The Oppression Olympics — an ironic term I first heard from a friend, describing conversations in woke circles — refers to how people can seek recognition for the worst of what they’ve been through. It can be an incentive, at times, to amplify or exaggerate bad experiences. Also, once an experience becomes a key plot point in your biography, it kind of congeals: You've gotta keep seeing it the same way, or else the story breaks.
The detrimental experience or condition can become a kind of bizarro asset, valuable currency in a culture that is mesmerized by stories of harm and unfairness.
In tandem with this odd pressure, the range of human experiences that we count as socially significant harms is also growing. In Concept Creep: Psychology's Expanding Concepts of Harm and Pathology, the social psychologist Nick Haslam traces how the definitions of five different psychological problems have stretched wider over recent decades: abuse, bullying, trauma, mental disorder, addiction, and prejudice. These concepts now encompass “milder, subtler or less extreme phenomena than those to which they referred at an earlier time.”
For instance, back in 1980, the official definition of a “traumatic event” used by American psychologists required that the event “would evoke symptoms of distress in almost everyone” and that it was “outside the range of usual human experience.” Illustrative examples of traumatic events were “rape, military combat, natural disasters, car accidents and torture.” Hard but common life experiences, such as chronic illness, the death of a family member, or marital conflict — these rules explained — generally did not rise to the special level that the label “traumatic event” was meant to describe. Today, however, those strictures are all gone. According to a more recent U.S. government definition, Haslam explains:
A traumatic event need not be a discrete event, need not involve serious threats to life or limb, need not be outside normal experience, need not be likely to create marked distress in almost everyone, and need not even produce marked distress in the traumatized person, who must merely experience it as “harmful.”

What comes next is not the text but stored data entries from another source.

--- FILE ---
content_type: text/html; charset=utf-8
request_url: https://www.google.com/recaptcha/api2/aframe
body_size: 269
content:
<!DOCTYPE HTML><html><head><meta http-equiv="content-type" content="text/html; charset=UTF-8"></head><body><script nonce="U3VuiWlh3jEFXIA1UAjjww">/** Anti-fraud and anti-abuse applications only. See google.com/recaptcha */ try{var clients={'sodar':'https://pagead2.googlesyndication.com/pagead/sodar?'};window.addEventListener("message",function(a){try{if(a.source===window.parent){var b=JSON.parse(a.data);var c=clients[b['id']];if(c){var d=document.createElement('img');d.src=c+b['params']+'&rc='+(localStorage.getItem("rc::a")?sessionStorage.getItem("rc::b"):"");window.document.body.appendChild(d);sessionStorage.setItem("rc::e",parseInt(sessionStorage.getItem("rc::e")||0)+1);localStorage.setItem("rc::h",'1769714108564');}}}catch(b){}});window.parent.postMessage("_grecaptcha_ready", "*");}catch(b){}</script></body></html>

Similarly, “abuse” historically meant sexual or other physical violence, but has now been broadened to include “emotional abuse” and even the nebulous category of “abuse-and-neglect,” a tent so big that low-income parents of color can be charged with neglect for even momentarily leaving their children unattended. And “bullying” in one early diagnostic instrument meant only direct aggression: being hit, teased, called names, and so on. Now children filling out surveys are told they may have been bullied if someone “gave you the silent treatment.”

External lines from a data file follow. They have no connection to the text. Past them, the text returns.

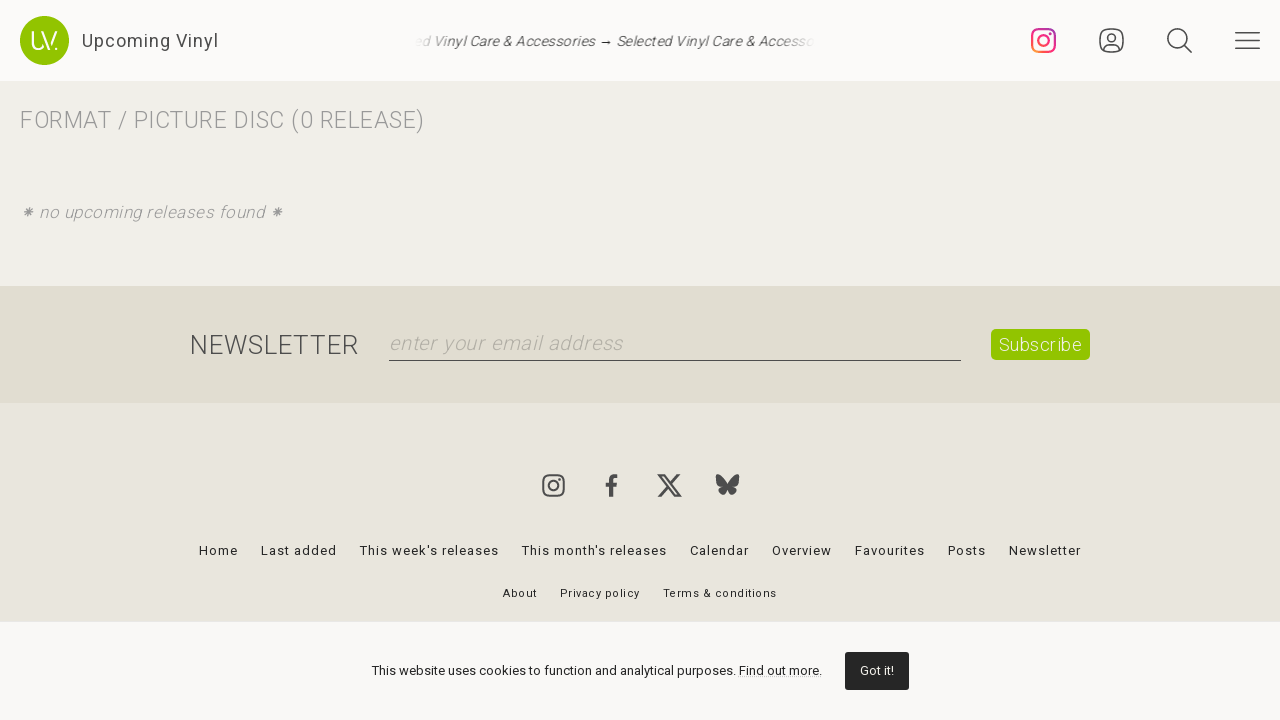

--- FILE ---
content_type: text/html; charset=utf-8
request_url: https://www.google.com/recaptcha/api2/aframe
body_size: 270
content:
<!DOCTYPE HTML><html><head><meta http-equiv="content-type" content="text/html; charset=UTF-8"></head><body><script nonce="Evv55j8ERBKJdvaWZqAD8Q">/** Anti-fraud and anti-abuse applications only. See google.com/recaptcha */ try{var clients={'sodar':'https://pagead2.googlesyndication.com/pagead/sodar?'};window.addEventListener("message",function(a){try{if(a.source===window.parent){var b=JSON.parse(a.data);var c=clients[b['id']];if(c){var d=document.createElement('img');d.src=c+b['params']+'&rc='+(localStorage.getItem("rc::a")?sessionStorage.getItem("rc::b"):"");window.document.body.appendChild(d);sessionStorage.setItem("rc::e",parseInt(sessionStorage.getItem("rc::e")||0)+1);localStorage.setItem("rc::h",'1768724140517');}}}catch(b){}});window.parent.postMessage("_grecaptcha_ready", "*");}catch(b){}</script></body></html>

Is this pattern good? It doesn’t feel nice to tell a person that their story falls short of some severity yardstick, and thus doesn’t count as an example of the bulling, the abuse, or whatever that well-meaning people are trying to remove from the world. On the other hand, the more of everyday life we put under these labels, the less obvious it gets that we can, or should, get rid of all the labelled stuff. It’s an inflationary pattern that ultimately makes it harder to pick out and focus on genuinely severe problems. Haslam argues that the consequences are mixed: More problems may be addressed and more people may qualify for help, but also (for instance) it may be disempowering for people to regard more of their own experience as pathological.